→ **Instructions to follow**: Return, with both end lines included, exactly what the data below holds from the line with "Small photo of" through the line with "Ben Cawthra. 11/06/2011.", though not the pictures.

→ **Data supplied**:
§ §
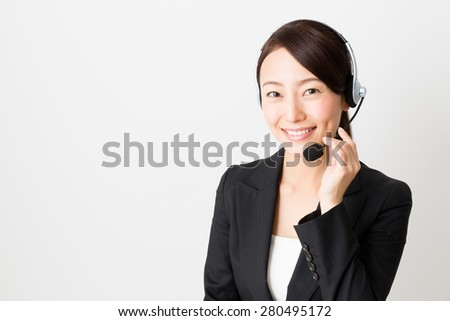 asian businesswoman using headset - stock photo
§ §
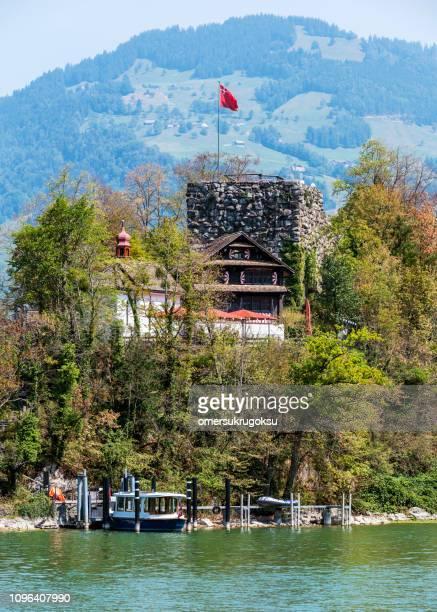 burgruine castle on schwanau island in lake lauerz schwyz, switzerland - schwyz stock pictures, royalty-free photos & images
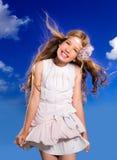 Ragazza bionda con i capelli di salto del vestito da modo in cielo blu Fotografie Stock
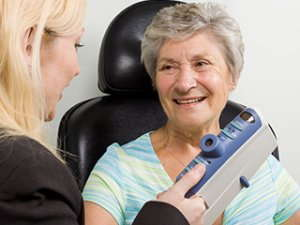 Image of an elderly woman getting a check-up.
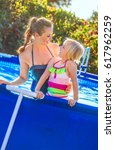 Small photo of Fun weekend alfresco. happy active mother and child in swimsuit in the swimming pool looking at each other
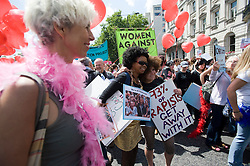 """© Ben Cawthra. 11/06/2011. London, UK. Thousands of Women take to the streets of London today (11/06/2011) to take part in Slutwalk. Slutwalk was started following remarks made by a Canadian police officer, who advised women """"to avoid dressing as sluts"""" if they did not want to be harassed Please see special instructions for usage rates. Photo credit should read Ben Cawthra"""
§ §
→ **Written solution**:
 Small photo of Fun weekend alfresco. happy active mother and child in swimsuit in the swimming pool looking at each other
 """© Ben Cawthra. 11/06/2011. London, UK. Thousands of Women take to the streets of London today (11/06/2011) to take part in Slutwalk. Slutwalk was started following remarks made by a Canadian police officer, who advised women """"to avoid dressing as sluts"""" if they did not want to be harassed Please see special instructions for usage rates. Photo credit should read Ben Cawthra"""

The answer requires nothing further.